Auf ein breites Lesepublikum ausgerichtet, wird Hoyers inhaltlich kompakt und sprachlich flott daherkommendes Buch gewiss zahlreiche Leser finden. Aus wissenschaftlicher Perspektive überzeugt vor allem ihr entschiedenes Plädoyer gegen die „Sonderwegsthese“, derzufolge Deutschland im europäischen Vergleich einen einzigartigen Pfad gefolgt sei und „die Reise von Bismarcks Deutschland zu Hitler und dem Holocaust“ als „direkte Linie“ gedacht werden könne. Trotz aller Mängel, darin kann man Hoyer nur zustimmen, führte das Kaiserreich „Deutschland keineswegs unweigerlich in den Krieg und Völkermord“ (S. 71).

Diesem Haben steht in der Gesamtbilanz ihres Buches jedoch ein schwerwiegendes Soll gegenüber. Dazu gehören auch einige sachliche Unebenheiten bzw. Fehler: Bismarck trat dem Ersten Vereinigten Landtag 1847 nicht „nur“ deshalb bei, weil man ihn gebeten hatte, ein erkranktes Mitglied zu ersetzen (S. 41). Er wollte den Sitz und hatte ihn zunächst vergeblich angestrebt. Zu behaupten, Bismarck habe die Emser Depesche 1870 „an die Presse durchsickern“ lassen (S. 61), verlangt nach einer Präzisierung, welche Depesche gemeint ist: die von Heinrich Abeken über die Begegnung des preußischen Königs mit dem französischen Botschafter aus Bad Ems oder die zur Verwendung in der Presse formulierte Fassung Bismarcks?
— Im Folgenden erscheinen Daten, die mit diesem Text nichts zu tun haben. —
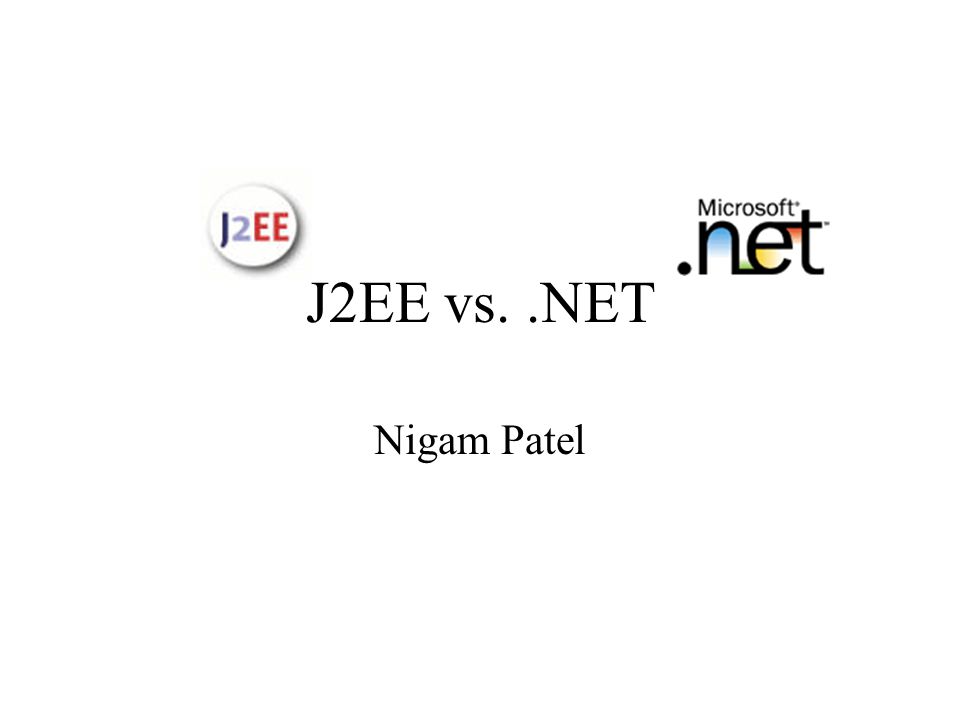 J2EE vs..NET Nigam Patel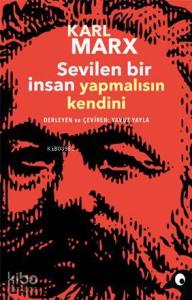 Sevilen Bir İnsan Yapmalısın Kendini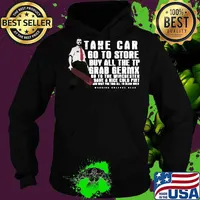 Take car go to store buy all the tp grab germx go to the winchester have a nice cold pint and wait for this all to blow over s Hoodie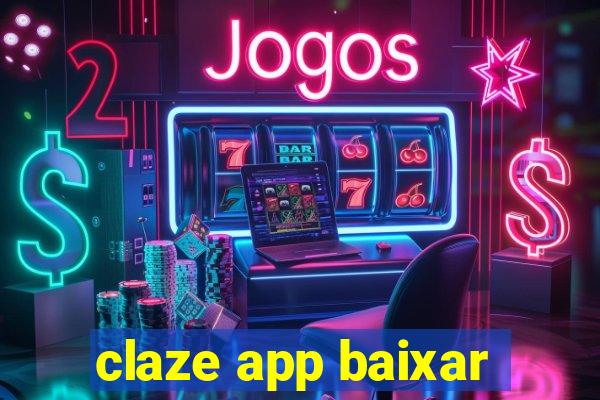 claze app baixar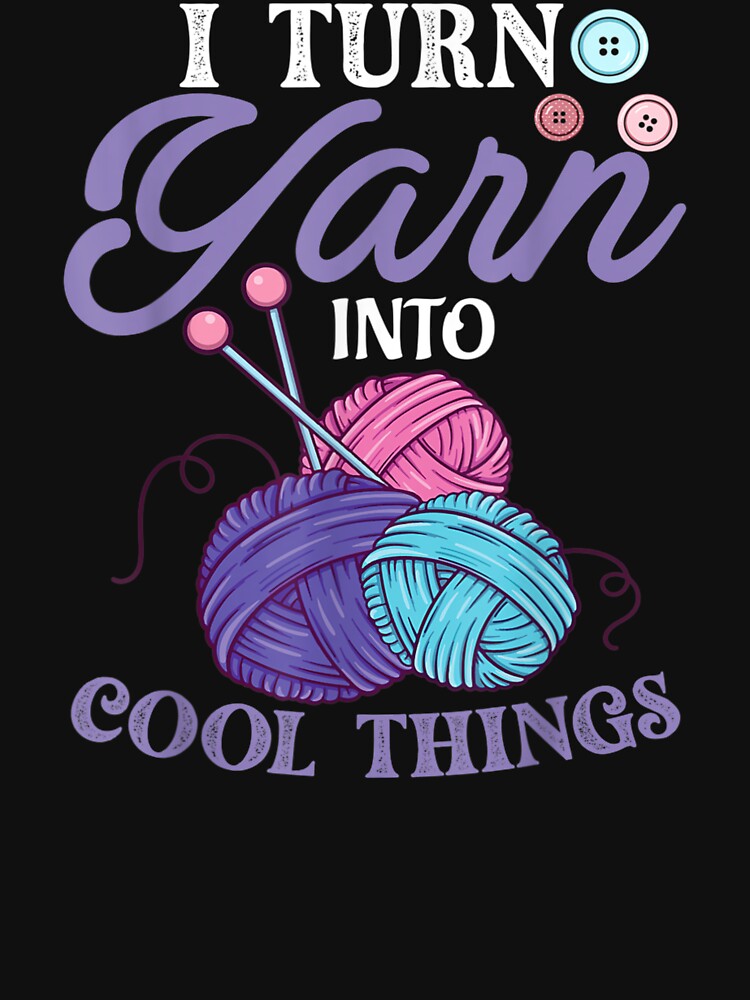 I Turn Yarn Into Cool Things Crocheting by MarylouErin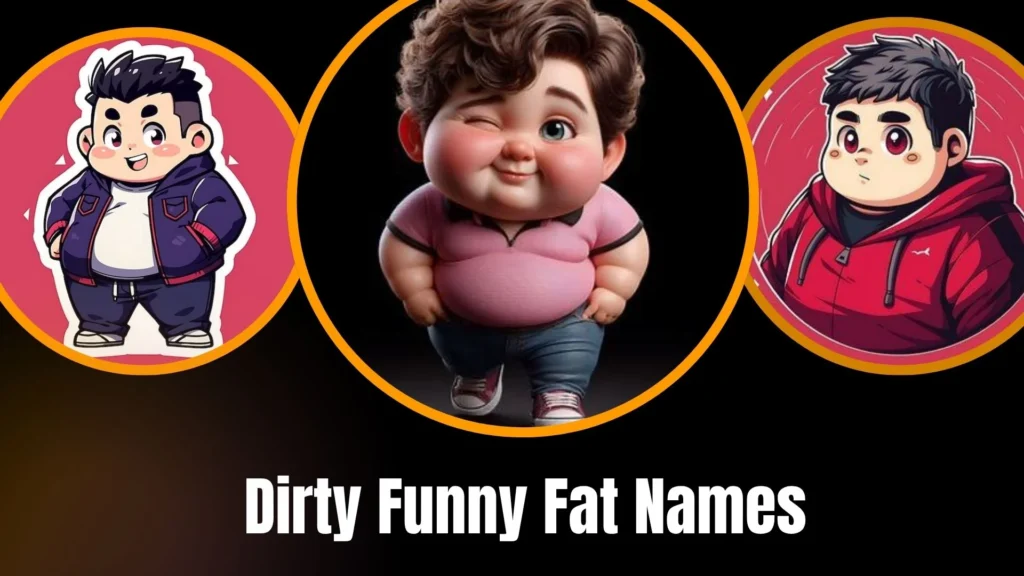 Dirty Funny Fat Names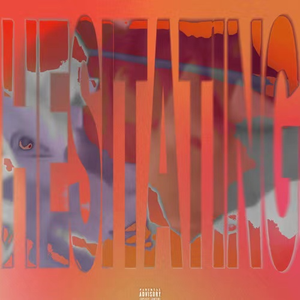 Hesitating (Prod. Devstacks & JayXXL)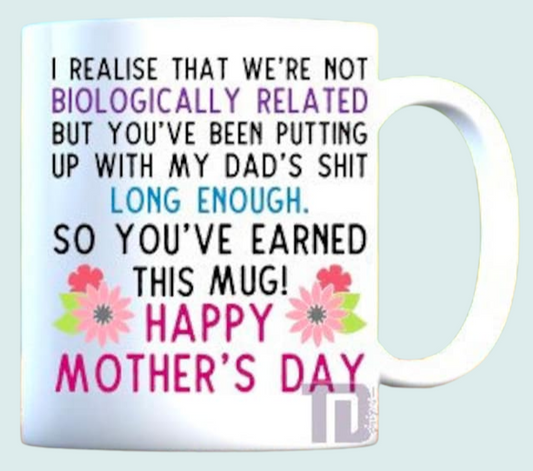 Not biologically yours put up with dads shit mug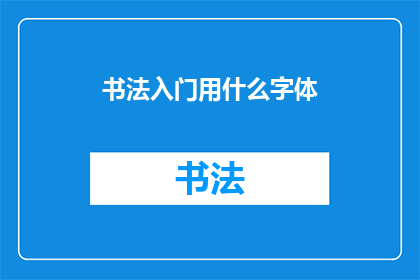 书法入门用什么字体(书法入门：初学者应选择哪种字体？)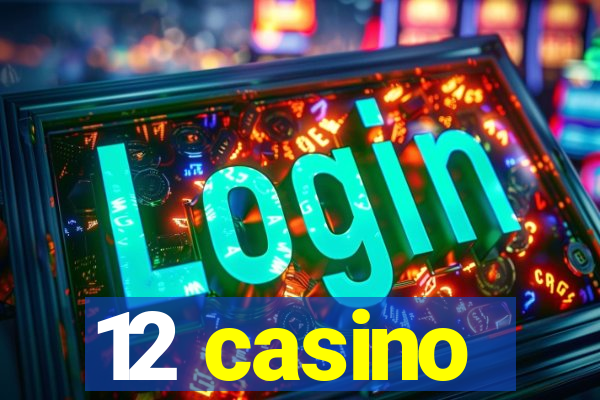 12 casino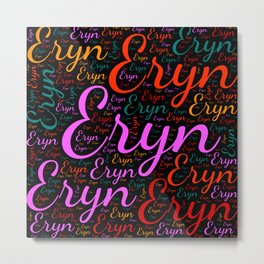Eryn Metal Print | Vidddie Publyshd, Woman Baby Girl, Wordcloud Positive, Colors First Name, Birthday Popular, Female Eryn, Graphicdesign, Horizontal America 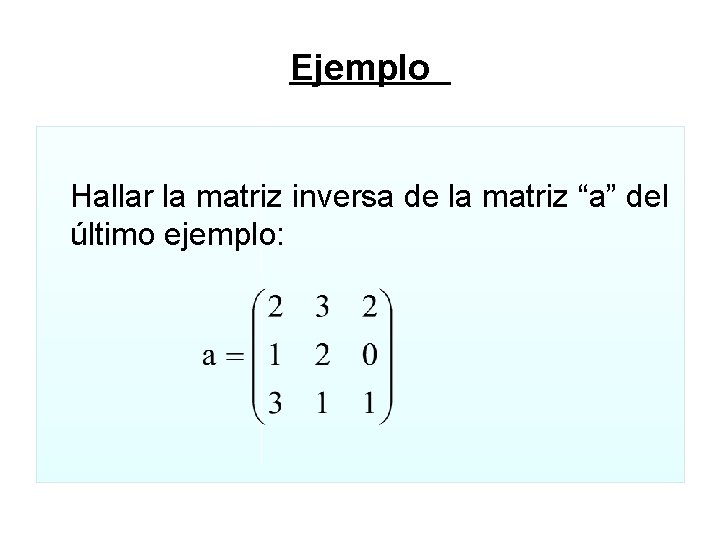 Ejemplo Hallar la matriz inversa de la matriz “a” del último ejemplo: 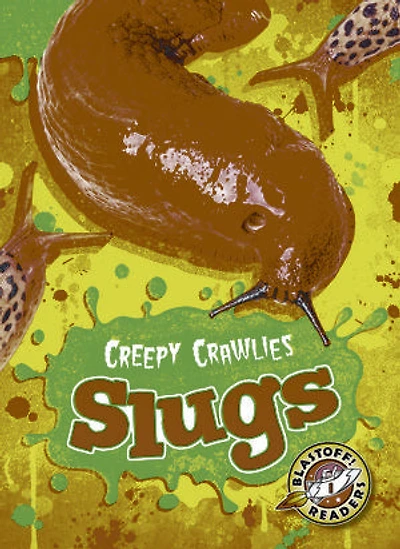 Slugs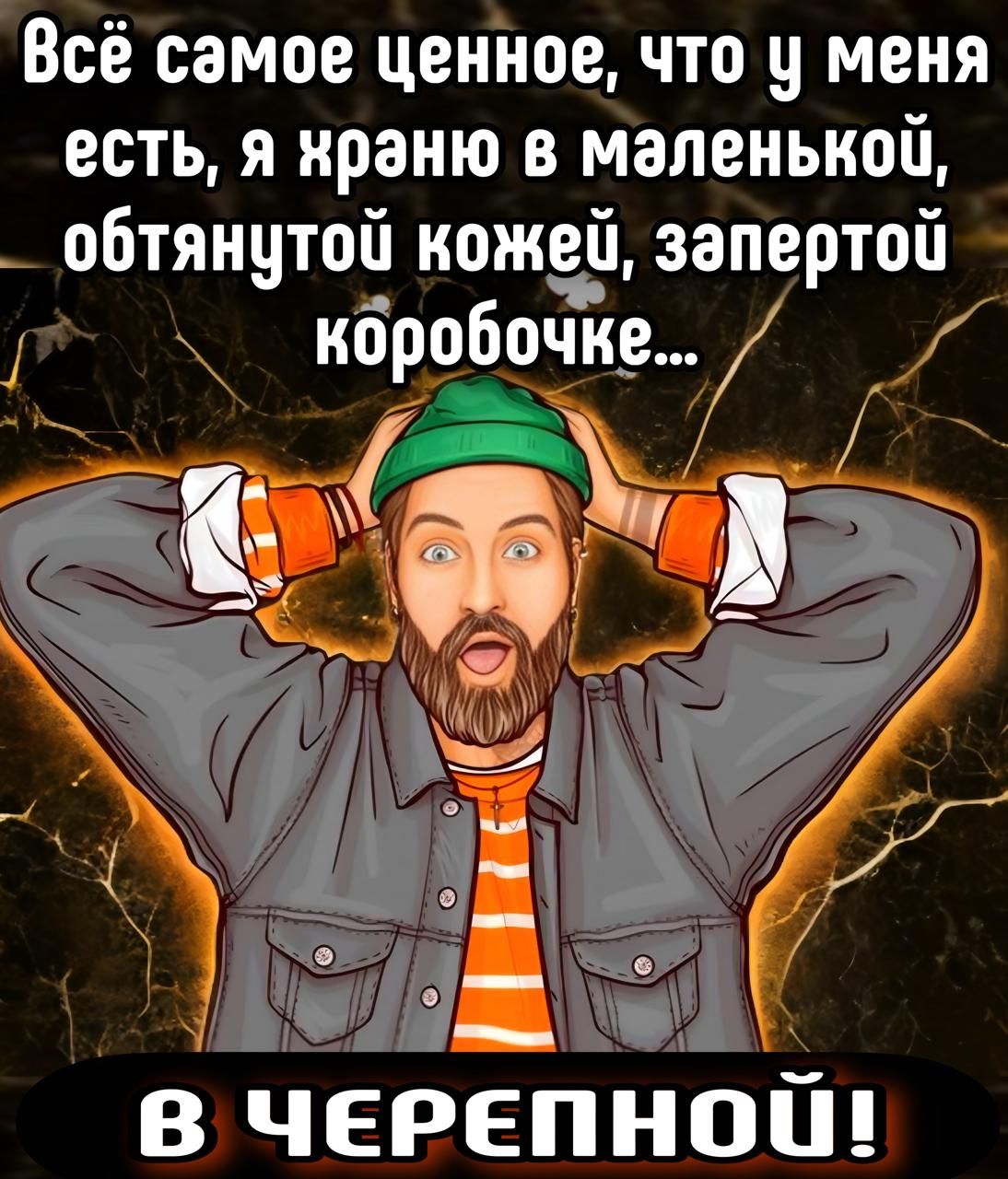 Всё самое ценное, что у меня есть, я храню в маленькой, обтянутой кожей, запертой коробочке...
В ЧЕРЕПНОЙ!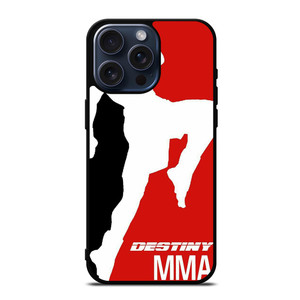 DESTINY MMA MIX MARTIAL ART LOGO iPhone 15 Pro Max Case Cover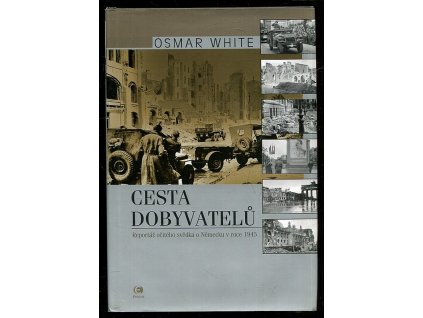 Cesta dobyvatelů : Reportáž očitého svědka o Německu v roce 1945, Osmar White, 2005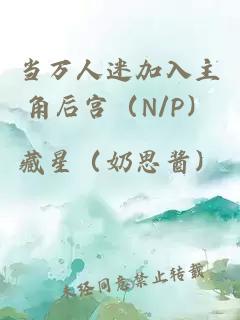 当万人迷加入主角后宫（N/P）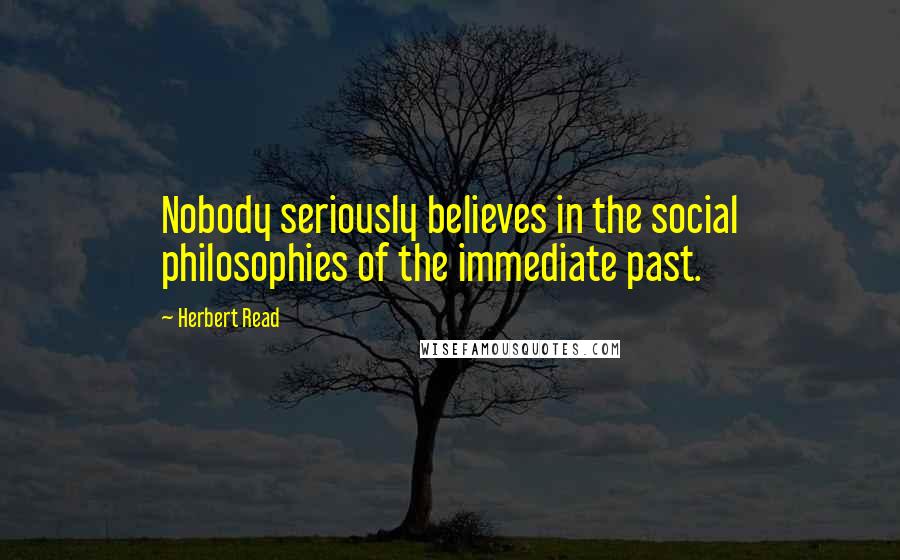 Herbert Read Quotes: Nobody seriously believes in the social philosophies of the immediate past.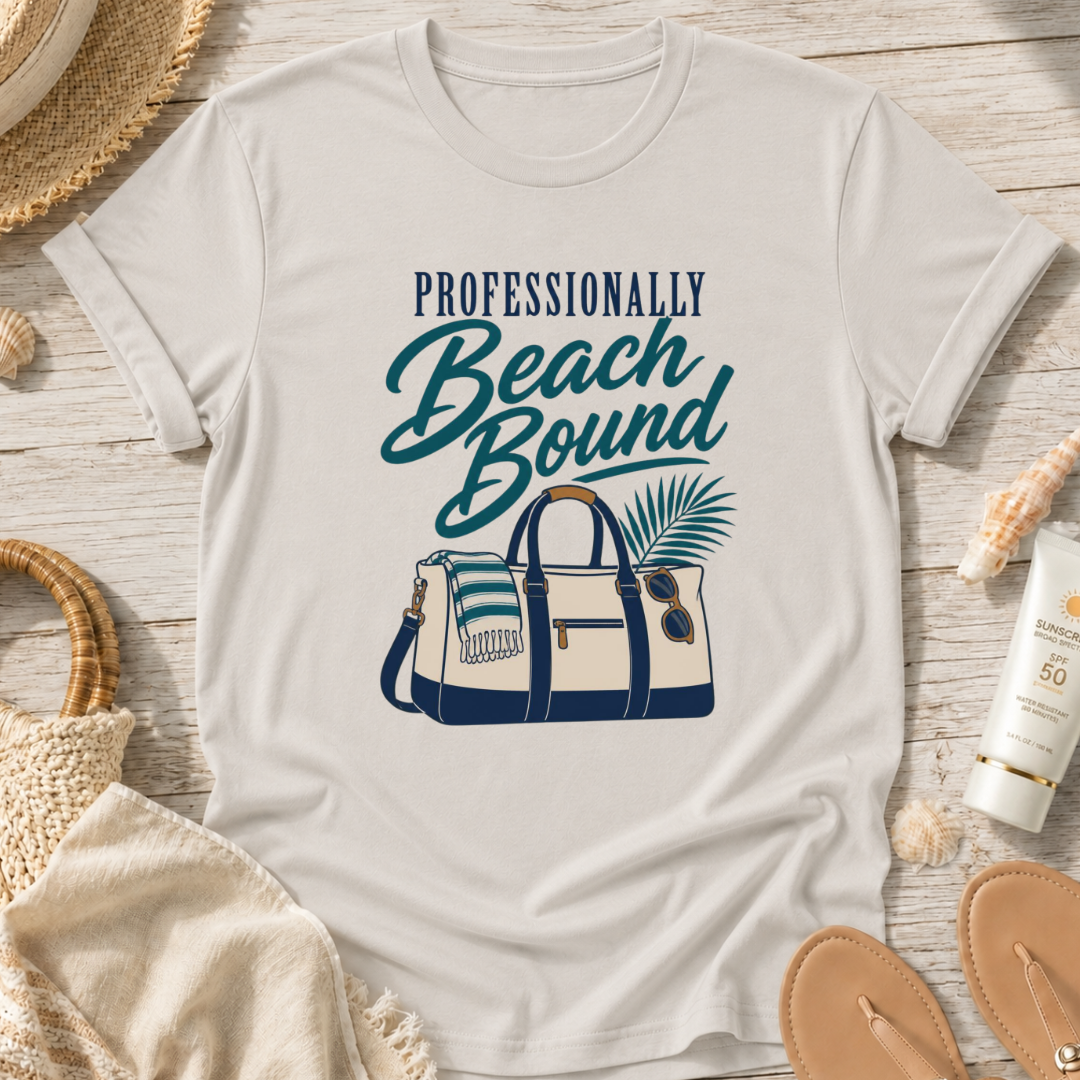Professionally Beach Bound T-Shirt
Nicht haltbar ist die Behauptung, Bismarck habe die Berliner Afrikakonferenz 1884 „abgehalten“ (S. 168). Denn abgesehen von der ersten und der letzten Plenarsitzung nahm der Reichskanzler an dem Treffen nicht teil. Des Weiteren trifft es nicht zu, dass sein Sohn Herbert 1886 „Außenminister“ wurde (S. 87), weil es im Deutschen Reich kein Außenministerium gab. Und schließlich: Der Rufname seines Vaters lautete nicht Karl, sondern Ferdinand (S. 40).

Abgesehen von diesen mehr oder weniger bedeutenden Fehlern beschweren den Rezensenten einige grundsätzliche Eigenarten des Buches. Den aktuellen Forschungsstand spiegelt das Werk in mannigfacher Weise nicht wider, was angesichts der sehr überschaubaren Literaturliste, in der nicht einmal Lothar Galls Bismarck-Biografie oder Thomas Nipperdeys „Deutsche Geschichte des 19. Jahrhunderts“ Erwähnung finden, nicht verwundert. Zu den Defiziten zählen etwa semantische Ungenauigkeiten in Bezug auf zentrale Termini wie Demokratie und Demokratisierung oder Judenfeindschaft und Antisemitismus, aber auch die den aktuellen Wissensstand verzerrenden Darstellungen des Verhältnisses zwischen Wilhelm I. und Bismarck sowie der Kaiserproklamation in Versailles 1871 – die keineswegs „unter wildem Jubel in allen deutschen Staaten“ stattfand (S. 63) – oder die Erklärung des Rufs nach Kolonien mit dem Wehler‘schen Diktum vom „Sozialimperialismus“ (S. 151). Das größte Problem der „kurzen Geschichte“ liegt zweifellos in der quasi teleologischen Konstruktion der deutschen Geschichte des 19. Jahrhunderts in Richtung auf das Kaiserreich einerseits und in der Bismarck zugeschriebenen Begründung einer „Tradition einer ‚Kanzlerdemokratie‘“ (S.82) andererseits. Fast wäre der Rezensent geneigt, Reichweins Diktum vom „Kaiserreichsbewacher“ in sprachlich korrekter femininer Form auf die Autorin zu übertragen.